Nous commençons dans notre quartier. Cela ne dure pas longtemps et le premier Eletrico, un des vieux trams en bois et peints en jaunes (si le jaune n’est pas complètement couvert de graffitis) arrive bruyamment sur la colline. Il y a aussi les Elevadores qui ressemblent aux trams, mais ils sont une sorte d’ascenseur pour descendre ou monter d’une colline. L’Elevadores da Gloria nous amène à la Praça de Restauradores qui se trouve au niveau du Tejo. Un peu comme San Francisco, la ville est construite sur des collines, ce sont sept à Lisbonne. Nous nous réjouissons chaque fois d’observer un Eletrico rouler avec fracas dans les petites ruelles car il apporte une ambiance de nostalgie. Nous sommes impressionnés en visitant les deux églises San Pedro de Alcãntara et Sâo Roque dans notre quartier Bairro Alto. Leur intérieur est une combinaison de beaucoup d’ornements dorés et d’azulejos, ces carreaux peints avec différents motifs, un style que nous admirons pour la première fois.
Je ne peux pas m’arrêter de prendre les azulejos en photo. Ces carreaux céramiques sont peints avec une première couche de fond, puis décorés de différents motifs, surtout en bleu-claire, vert, miel et brun. Ils datent de l’époque quand le Portugal était arabe. On les trouve partout à Lisbonne, nombreuses maisons en sont entièrement ou partiellement couverts, ce qui apporte une touche arabe à la ville. Le musée des Azulejos vaut absolument la peine d’être visité, il y a des œuvres tout simplement magnifiques.
Avec la carte Viva Viagem rechargeable pour le transport public, nous partons dimanche à Belém en train. Prendre les transports publics n’est pas compliqué, c’est bien organisé et aux caisses pour recharger la carte, des assistants aident aux touristes à recharger leur carte. Belém, où le Tejo se jette dans l’Atlantique, est le lieu où on se rappelle de l’époque quand le Portugal était une nation de découvreurs et de grands marins. Vasco da Gama est parti pour l’Inde en 1497 depuis Belém. Selon les guides de voyage, la meilleure boulangerie de Lisbonne se trouve également dans ce quartier de la ville et c’est ici où il fait goûter ces fameuses tartelettes à la vanille avec de la cannelle et du sucre de glace, les « Pasteìs de Nata ». Nous faisons la queue devant la boulangerie pour en acheter, mais ça vaut la peine, nous les trouvons excellent, toutefois, cela nous suffit pour toute la semaine, parce qu’elles sont très lourdes. Les Eletricos sont malheureusement complètement surchargés, pour cette raison nous retournons en ville avec le bus, sur la belle et grande Praça de Commercio au bord du Tejo. Le soir nous mangeons encore quelque chose dans la chaleureuse Esplanada au parc à côté de notre pension, elle devient mon lieu préféré et nous y retournons encore plusieurs fois dans la semaine.

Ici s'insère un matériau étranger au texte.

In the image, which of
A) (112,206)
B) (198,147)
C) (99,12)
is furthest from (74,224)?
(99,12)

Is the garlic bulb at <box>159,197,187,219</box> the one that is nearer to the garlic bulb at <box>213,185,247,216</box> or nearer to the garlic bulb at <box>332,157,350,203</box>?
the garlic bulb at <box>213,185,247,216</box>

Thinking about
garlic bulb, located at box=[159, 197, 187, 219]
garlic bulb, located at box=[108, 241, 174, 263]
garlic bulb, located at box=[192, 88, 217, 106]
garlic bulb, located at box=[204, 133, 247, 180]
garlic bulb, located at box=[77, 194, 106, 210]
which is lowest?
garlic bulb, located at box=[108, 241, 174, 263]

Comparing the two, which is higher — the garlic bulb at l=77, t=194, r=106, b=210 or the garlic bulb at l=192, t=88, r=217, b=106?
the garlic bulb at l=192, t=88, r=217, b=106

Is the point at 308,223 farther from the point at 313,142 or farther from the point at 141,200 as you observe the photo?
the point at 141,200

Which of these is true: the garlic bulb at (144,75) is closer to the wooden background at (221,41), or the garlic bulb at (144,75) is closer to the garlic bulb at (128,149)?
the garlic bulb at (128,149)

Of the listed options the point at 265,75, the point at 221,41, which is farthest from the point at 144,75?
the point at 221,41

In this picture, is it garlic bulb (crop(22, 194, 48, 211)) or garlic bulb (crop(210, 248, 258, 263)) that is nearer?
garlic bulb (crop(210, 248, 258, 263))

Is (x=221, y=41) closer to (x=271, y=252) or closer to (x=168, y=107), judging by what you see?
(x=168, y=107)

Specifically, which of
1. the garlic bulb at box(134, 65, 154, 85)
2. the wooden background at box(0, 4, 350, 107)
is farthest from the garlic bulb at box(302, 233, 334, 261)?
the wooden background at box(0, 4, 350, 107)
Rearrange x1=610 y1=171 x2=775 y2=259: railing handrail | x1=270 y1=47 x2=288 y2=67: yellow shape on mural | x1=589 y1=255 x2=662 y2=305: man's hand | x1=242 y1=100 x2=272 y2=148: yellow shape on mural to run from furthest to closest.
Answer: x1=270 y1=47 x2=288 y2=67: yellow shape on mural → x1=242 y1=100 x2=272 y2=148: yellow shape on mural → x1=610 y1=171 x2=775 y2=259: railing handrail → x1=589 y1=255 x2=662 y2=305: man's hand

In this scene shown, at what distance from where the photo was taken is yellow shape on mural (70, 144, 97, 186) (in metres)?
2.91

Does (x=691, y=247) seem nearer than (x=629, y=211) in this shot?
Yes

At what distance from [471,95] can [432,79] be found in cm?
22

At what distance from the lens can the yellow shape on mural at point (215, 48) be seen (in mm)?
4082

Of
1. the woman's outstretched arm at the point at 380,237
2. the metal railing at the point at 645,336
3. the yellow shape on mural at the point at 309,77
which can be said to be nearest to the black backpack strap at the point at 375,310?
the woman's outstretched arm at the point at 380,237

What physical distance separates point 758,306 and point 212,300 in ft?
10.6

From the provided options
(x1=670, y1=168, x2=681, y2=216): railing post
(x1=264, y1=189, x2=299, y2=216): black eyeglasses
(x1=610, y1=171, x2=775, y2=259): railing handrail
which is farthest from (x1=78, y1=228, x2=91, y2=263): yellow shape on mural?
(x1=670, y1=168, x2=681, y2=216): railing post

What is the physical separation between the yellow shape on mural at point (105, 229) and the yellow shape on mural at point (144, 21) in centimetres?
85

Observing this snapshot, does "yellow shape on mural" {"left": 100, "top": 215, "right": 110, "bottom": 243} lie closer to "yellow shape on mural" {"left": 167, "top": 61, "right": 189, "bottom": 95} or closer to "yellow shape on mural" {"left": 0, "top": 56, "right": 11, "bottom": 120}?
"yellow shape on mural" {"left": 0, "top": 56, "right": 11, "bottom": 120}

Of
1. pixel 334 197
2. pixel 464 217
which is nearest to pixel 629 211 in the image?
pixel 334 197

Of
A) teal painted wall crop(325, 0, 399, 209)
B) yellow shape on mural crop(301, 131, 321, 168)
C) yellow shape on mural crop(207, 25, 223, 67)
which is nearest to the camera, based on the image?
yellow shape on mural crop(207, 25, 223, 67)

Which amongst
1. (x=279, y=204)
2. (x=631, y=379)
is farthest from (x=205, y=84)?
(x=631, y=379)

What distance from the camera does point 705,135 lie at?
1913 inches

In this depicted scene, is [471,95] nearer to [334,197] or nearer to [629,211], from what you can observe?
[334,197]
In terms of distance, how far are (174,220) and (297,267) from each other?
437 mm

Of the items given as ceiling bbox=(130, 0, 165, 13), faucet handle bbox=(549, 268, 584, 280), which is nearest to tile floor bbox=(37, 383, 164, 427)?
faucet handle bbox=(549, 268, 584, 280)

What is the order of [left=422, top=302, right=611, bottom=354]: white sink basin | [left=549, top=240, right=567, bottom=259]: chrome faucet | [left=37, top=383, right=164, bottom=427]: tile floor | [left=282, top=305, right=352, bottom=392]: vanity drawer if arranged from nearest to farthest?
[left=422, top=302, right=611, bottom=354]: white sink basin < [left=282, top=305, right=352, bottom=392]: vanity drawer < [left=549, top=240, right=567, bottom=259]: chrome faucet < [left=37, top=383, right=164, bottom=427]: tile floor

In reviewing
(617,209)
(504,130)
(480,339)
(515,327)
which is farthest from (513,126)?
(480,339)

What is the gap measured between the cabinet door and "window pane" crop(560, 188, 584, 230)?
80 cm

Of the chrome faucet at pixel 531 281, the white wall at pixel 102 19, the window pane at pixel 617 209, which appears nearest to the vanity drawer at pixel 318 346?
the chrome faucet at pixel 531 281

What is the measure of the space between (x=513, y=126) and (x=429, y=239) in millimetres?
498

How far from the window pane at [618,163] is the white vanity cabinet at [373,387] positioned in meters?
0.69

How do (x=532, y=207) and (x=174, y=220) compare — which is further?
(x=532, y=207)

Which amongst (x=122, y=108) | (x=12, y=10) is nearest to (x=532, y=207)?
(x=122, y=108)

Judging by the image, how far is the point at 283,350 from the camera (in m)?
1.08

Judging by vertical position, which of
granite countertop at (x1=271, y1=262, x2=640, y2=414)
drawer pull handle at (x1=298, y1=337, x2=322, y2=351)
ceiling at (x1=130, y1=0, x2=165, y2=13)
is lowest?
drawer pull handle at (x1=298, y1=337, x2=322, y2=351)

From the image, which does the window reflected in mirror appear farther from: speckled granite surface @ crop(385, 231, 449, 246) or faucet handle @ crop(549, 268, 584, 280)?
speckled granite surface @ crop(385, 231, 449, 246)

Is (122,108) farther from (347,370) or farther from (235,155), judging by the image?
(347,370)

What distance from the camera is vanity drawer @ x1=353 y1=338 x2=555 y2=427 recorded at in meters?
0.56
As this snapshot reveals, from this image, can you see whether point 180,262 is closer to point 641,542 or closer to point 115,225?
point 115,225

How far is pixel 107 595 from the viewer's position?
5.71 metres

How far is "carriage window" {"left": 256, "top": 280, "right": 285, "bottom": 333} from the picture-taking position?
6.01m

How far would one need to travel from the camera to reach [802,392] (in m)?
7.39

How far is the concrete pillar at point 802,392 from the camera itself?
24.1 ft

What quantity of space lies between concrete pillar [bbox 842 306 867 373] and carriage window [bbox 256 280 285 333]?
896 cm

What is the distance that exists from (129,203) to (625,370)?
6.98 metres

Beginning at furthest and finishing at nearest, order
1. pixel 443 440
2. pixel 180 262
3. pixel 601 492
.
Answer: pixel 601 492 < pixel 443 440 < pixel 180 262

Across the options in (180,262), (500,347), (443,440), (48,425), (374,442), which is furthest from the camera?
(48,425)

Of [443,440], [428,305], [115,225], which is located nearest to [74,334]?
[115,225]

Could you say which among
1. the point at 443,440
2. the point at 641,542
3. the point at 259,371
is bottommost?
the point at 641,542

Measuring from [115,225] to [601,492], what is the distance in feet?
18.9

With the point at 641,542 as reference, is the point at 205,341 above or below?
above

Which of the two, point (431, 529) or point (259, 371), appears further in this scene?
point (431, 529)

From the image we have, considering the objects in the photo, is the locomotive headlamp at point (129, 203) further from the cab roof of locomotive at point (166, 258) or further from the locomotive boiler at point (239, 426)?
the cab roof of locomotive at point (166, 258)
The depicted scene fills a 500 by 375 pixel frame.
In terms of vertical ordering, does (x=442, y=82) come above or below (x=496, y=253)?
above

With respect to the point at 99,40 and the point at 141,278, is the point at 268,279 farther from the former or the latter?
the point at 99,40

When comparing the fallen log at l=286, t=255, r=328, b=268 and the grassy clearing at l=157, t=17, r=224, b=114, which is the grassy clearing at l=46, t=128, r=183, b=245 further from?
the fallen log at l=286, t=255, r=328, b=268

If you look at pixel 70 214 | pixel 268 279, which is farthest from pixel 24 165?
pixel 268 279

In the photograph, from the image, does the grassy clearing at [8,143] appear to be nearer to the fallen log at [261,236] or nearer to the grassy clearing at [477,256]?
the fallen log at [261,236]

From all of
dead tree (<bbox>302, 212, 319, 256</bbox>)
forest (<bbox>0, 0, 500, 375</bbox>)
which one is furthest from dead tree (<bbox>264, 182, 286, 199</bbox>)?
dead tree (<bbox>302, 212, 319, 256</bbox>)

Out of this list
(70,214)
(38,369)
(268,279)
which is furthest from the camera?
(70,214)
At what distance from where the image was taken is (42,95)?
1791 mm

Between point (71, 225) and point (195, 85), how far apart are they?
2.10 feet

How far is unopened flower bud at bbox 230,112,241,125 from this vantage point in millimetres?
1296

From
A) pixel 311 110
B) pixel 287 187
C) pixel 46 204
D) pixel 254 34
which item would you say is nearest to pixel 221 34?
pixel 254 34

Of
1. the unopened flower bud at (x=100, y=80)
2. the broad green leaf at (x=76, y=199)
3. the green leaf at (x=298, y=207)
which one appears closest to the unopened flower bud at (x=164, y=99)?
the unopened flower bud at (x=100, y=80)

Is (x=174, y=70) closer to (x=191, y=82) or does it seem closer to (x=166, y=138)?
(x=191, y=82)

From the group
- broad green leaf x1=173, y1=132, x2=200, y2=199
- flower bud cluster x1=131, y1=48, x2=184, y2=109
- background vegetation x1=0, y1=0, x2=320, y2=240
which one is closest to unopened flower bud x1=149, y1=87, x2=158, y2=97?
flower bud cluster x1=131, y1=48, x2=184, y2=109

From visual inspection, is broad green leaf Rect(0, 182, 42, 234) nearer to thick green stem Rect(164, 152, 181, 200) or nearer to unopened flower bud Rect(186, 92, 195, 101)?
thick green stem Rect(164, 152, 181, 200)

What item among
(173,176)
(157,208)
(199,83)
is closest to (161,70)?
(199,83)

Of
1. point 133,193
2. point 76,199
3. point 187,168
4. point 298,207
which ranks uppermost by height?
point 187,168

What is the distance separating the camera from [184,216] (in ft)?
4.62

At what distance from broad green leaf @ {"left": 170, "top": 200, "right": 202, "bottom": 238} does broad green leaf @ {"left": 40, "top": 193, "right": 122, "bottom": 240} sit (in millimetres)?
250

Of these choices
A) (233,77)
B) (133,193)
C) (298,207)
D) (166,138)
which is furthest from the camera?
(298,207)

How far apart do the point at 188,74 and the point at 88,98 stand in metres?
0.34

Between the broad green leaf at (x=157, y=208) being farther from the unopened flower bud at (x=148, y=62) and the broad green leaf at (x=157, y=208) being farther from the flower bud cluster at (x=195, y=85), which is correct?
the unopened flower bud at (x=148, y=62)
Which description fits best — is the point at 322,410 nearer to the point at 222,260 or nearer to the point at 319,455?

Lundi nous nous promenons dans les ruelles de notre quartier, mais aussi à Chiado, le quartier qui se trouve plus bas vers le Tejo. Au Kiosque au Miraduro Santa Catharina nous admirons la vue sur la ville et le Tejo avec un café. Blanche est la couleur principale de la ville, mais il y a aussi des maisons peintes en jaune-blanche, bleu clair ou rouge-blanche, et avec la couleur terracotta des tuiles, ce sont les couleurs de la ville.
Dans l’Eletrico 28, avec lequel tous les guides de voyage proposent de faire un tour en ville, nous n’arrivons pas à trouver une place. Les touristes y sont tassés comme les sardines dans les conserves. Nous montons finalement dans l’Eletrico 24, il est moins connu mais il y a de la place.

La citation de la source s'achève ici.